The answer should be every line below, repeated exactly, with the images left out.

Collected data entries
◆ ◆ ◆ ◆ ◆
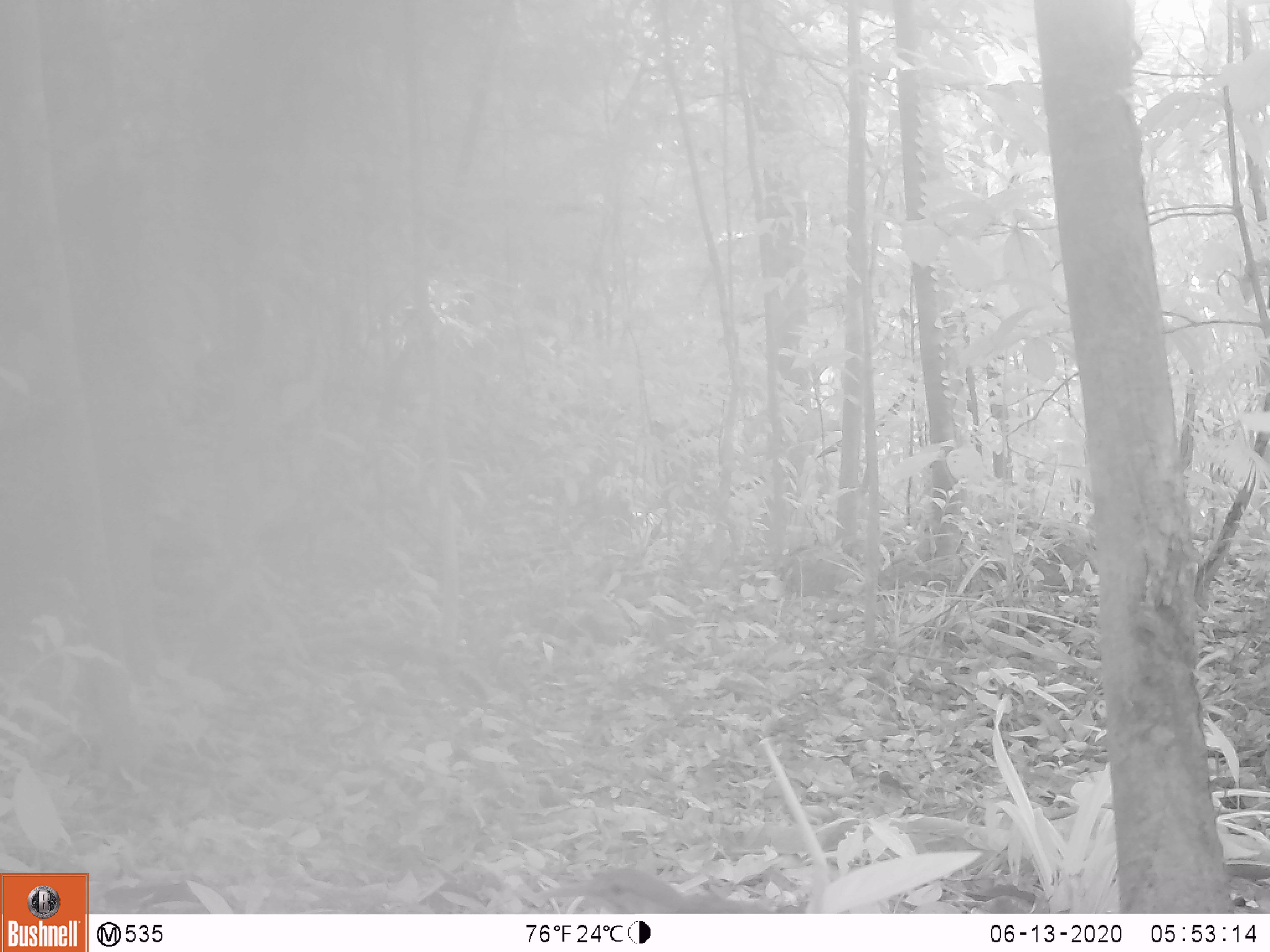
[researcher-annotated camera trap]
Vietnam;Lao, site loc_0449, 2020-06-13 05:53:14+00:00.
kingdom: Animalia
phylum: Chordata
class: Aves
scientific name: Aves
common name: bird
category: unidentified bird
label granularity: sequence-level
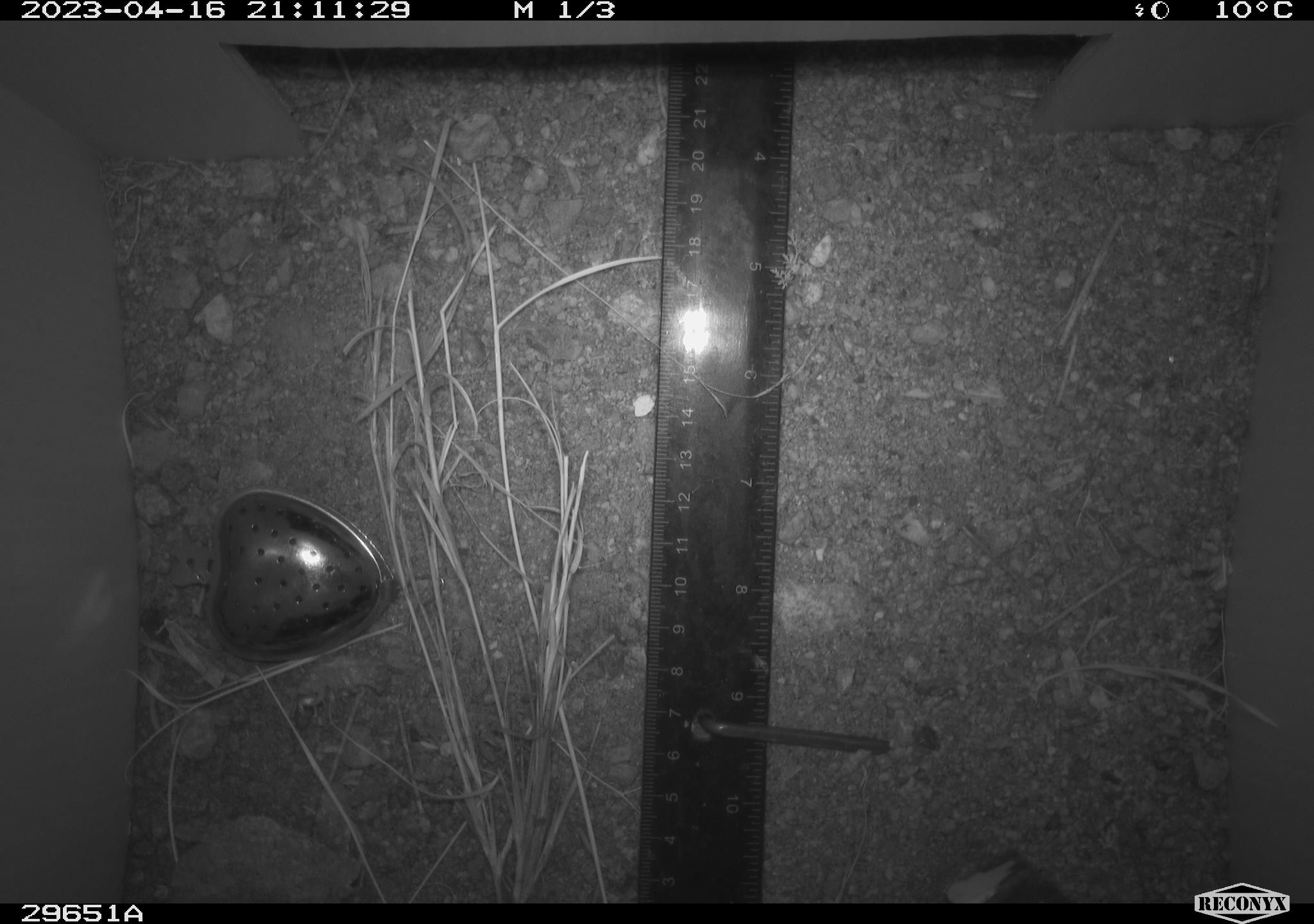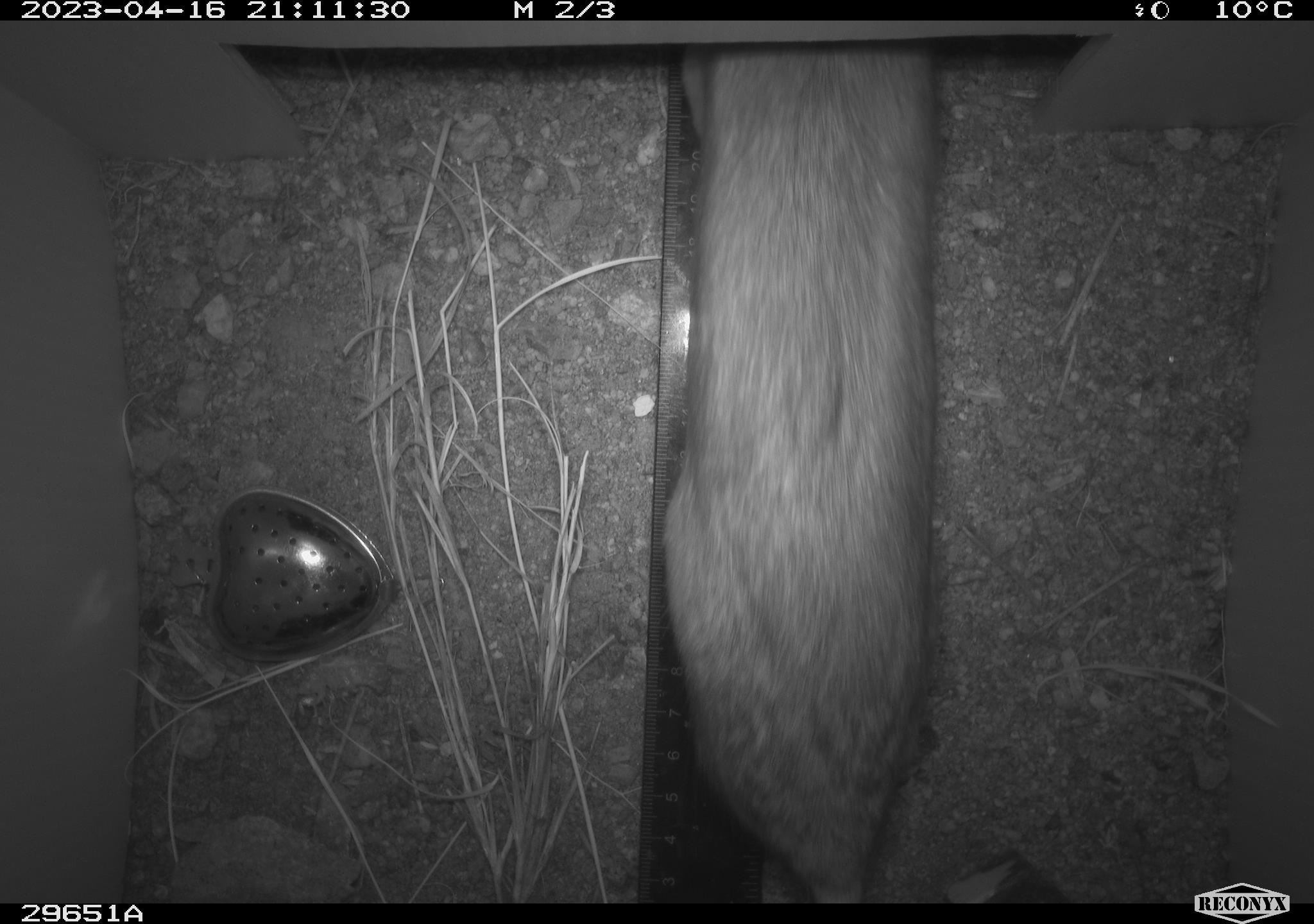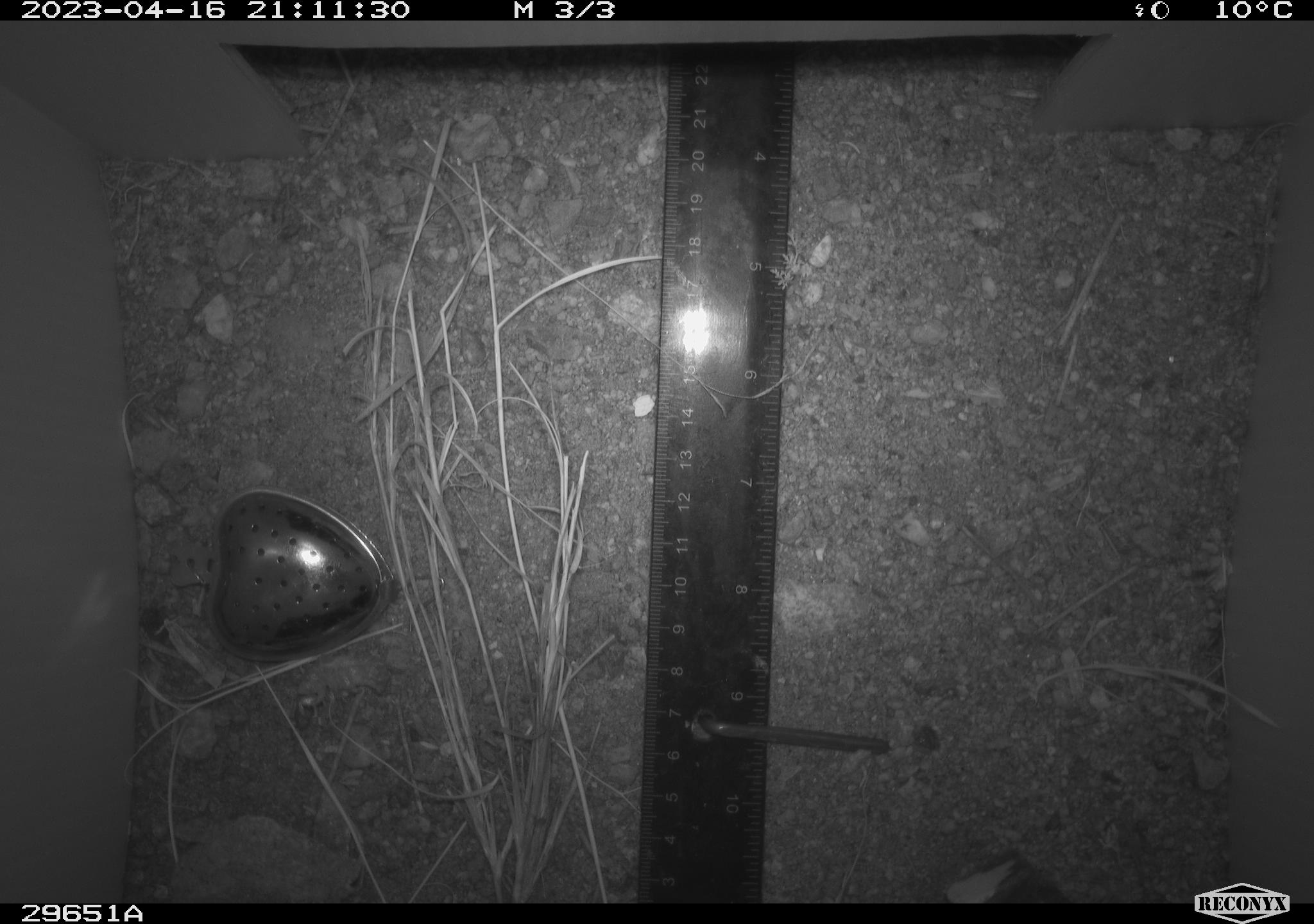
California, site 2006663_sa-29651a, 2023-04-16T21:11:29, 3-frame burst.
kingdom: Animalia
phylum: Chordata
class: Mammalia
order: Rodentia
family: Cricetidae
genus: Neotoma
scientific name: Neotoma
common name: pack rat or woodrat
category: neotoma species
◆ ◆ ◆ ◆ ◆
§ **OUTPUT FOR THIS EXERCISE**
[researcher-annotated camera trap]
Vietnam;Lao, site loc_0449, 2020-06-13 05:53:14+00:00.
kingdom: Animalia
phylum: Chordata
class: Aves
scientific name: Aves
common name: bird
category: unidentified bird
label granularity: sequence-level
California, site 2006663_sa-29651a, 2023-04-16T21:11:29, 3-frame burst.
kingdom: Animalia
phylum: Chordata
class: Mammalia
order: Rodentia
family: Cricetidae
genus: Neotoma
scientific name: Neotoma
common name: pack rat or woodrat
category: neotoma species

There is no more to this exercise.